HAMMOND, La. (WAFB) - “The environment we’re living in today is toxic,” Brad McKee lamented from the corner of his gym.
In a world of protests and riots, it’s understandable if business owners are a little wary. McKee likes to think his CrossFit Hammond is a place where members can come to sweat off the day’s troubles and burn off the toxicity.
Three weeks ago, when he found two kids lurking around his parking lot, McKee decided to be the antidote.
“You could tell they were totally intrigued by what was going on in here,” he said.
So instead of shooing them away, McKee made a deal with them.
“I told them, ‘Hey look, if you come back tomorrow at 3:50 and you’re on time, and not late, I’ll let you work out, but you can’t be late,‘” he said.
The next day, 11-year-old Steve Brumfield and his friend, Chase Harrison, showed up at 2 p.m.
They were eager to get started. They did not realize how tough a CrossFit workout can be though.

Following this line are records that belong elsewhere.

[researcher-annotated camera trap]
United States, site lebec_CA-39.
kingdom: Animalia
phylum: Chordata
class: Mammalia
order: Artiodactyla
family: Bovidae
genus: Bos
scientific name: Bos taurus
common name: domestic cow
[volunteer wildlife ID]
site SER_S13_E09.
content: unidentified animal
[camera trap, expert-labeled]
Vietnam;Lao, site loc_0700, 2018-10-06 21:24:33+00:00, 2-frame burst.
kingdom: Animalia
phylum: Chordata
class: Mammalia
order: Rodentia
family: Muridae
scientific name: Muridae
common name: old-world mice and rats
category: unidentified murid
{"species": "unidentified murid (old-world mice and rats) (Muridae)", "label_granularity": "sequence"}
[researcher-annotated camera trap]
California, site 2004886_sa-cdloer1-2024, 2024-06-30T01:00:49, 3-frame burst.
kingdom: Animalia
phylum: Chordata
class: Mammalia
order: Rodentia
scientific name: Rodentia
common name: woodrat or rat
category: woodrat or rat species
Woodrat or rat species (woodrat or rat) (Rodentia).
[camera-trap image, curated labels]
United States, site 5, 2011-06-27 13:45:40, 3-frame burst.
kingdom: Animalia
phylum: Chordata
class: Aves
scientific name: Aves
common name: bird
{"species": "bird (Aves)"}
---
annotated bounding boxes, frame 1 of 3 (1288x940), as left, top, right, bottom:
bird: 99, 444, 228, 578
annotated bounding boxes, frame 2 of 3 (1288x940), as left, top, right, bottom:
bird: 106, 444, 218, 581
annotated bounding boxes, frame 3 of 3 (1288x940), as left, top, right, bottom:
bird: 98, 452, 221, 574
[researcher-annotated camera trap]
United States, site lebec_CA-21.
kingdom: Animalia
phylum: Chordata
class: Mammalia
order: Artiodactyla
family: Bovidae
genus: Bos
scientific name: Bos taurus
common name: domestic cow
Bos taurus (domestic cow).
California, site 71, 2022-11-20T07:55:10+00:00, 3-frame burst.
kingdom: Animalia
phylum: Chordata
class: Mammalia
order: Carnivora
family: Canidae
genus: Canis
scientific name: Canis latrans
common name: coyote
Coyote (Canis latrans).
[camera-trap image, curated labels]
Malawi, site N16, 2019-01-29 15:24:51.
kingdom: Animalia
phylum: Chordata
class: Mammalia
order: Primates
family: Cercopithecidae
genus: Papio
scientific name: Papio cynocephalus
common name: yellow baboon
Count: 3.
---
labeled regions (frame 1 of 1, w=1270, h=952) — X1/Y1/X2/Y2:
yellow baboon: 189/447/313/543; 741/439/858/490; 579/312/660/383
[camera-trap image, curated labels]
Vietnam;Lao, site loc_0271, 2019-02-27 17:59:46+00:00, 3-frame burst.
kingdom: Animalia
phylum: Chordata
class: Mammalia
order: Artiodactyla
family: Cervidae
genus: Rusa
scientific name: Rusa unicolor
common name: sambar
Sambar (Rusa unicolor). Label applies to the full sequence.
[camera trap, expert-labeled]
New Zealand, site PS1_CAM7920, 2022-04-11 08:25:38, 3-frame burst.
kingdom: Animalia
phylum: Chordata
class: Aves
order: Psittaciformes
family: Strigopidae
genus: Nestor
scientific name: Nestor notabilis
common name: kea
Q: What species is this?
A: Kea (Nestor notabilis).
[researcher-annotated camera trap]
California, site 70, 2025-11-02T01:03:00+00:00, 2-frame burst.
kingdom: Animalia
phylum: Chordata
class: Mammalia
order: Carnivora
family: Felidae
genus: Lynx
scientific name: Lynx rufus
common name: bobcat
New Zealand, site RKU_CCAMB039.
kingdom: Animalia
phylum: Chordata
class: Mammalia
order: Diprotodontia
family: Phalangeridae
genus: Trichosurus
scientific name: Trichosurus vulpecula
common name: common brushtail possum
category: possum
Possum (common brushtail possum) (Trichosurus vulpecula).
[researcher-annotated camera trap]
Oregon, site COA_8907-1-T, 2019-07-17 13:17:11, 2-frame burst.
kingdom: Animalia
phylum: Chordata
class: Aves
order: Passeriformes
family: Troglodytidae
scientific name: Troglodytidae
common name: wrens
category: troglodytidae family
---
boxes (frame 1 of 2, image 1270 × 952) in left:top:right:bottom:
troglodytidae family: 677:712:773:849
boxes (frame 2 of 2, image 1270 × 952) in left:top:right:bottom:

“It was hard,” Brumfield said. “The next night, you were sore. It was fun though.”
The duo has been a part of the 4 p.m. class ever since. They’ve only missed one class because it was raining and they had no ride to the gym. Most days, Brumfield walks. Harrison rides his bike.
The boys do the same workout alongside the regular members. McKee is never far away to coach them or shout words of encouragement.
“If you dig a little deeper into these kids’ life,” McKee said, “and their background, and their home situation, you might find out what they really need. That’s where you become effective.”
McKee’s lessons have become about more than just exercise.
“Let me take some of this time the kids come here to teach them life lessons,” he said. “Don’t use excuses. Be on time.”
Brumfield and Harrison are already catching on.
“I learned I can accomplish more than I thought,” said Harrison.
McKee does it all for free, and his members have chipped in to get the kids the gear they need to work out.
“I can’t tell you the amount of private messages I’ve gotten saying, ‘Whatever those kids need, let me know,‘” said McKee.
So today’s lesson was about the community that has taken them in and gratitude. After today’s workout, McKee handed Brumfield and Harrison each four sweat towels, an anonymous gifts from someone in the class. He made sure the boys knew it’s the community that’s supporting them.
“It doesn’t matter who it is,” he told them. “They care about you, and they want you to succeed.”
McKee even invites the boys to swim in his family pool behind the gym.
“Man, I love having these guys here,” he said. “As long as Steve and Chase keep showing up, they’re different men a year from now. I just know the support is going to continue to come.”
McKee and his members are finding a cure for today’s toxic environment two kids at a time.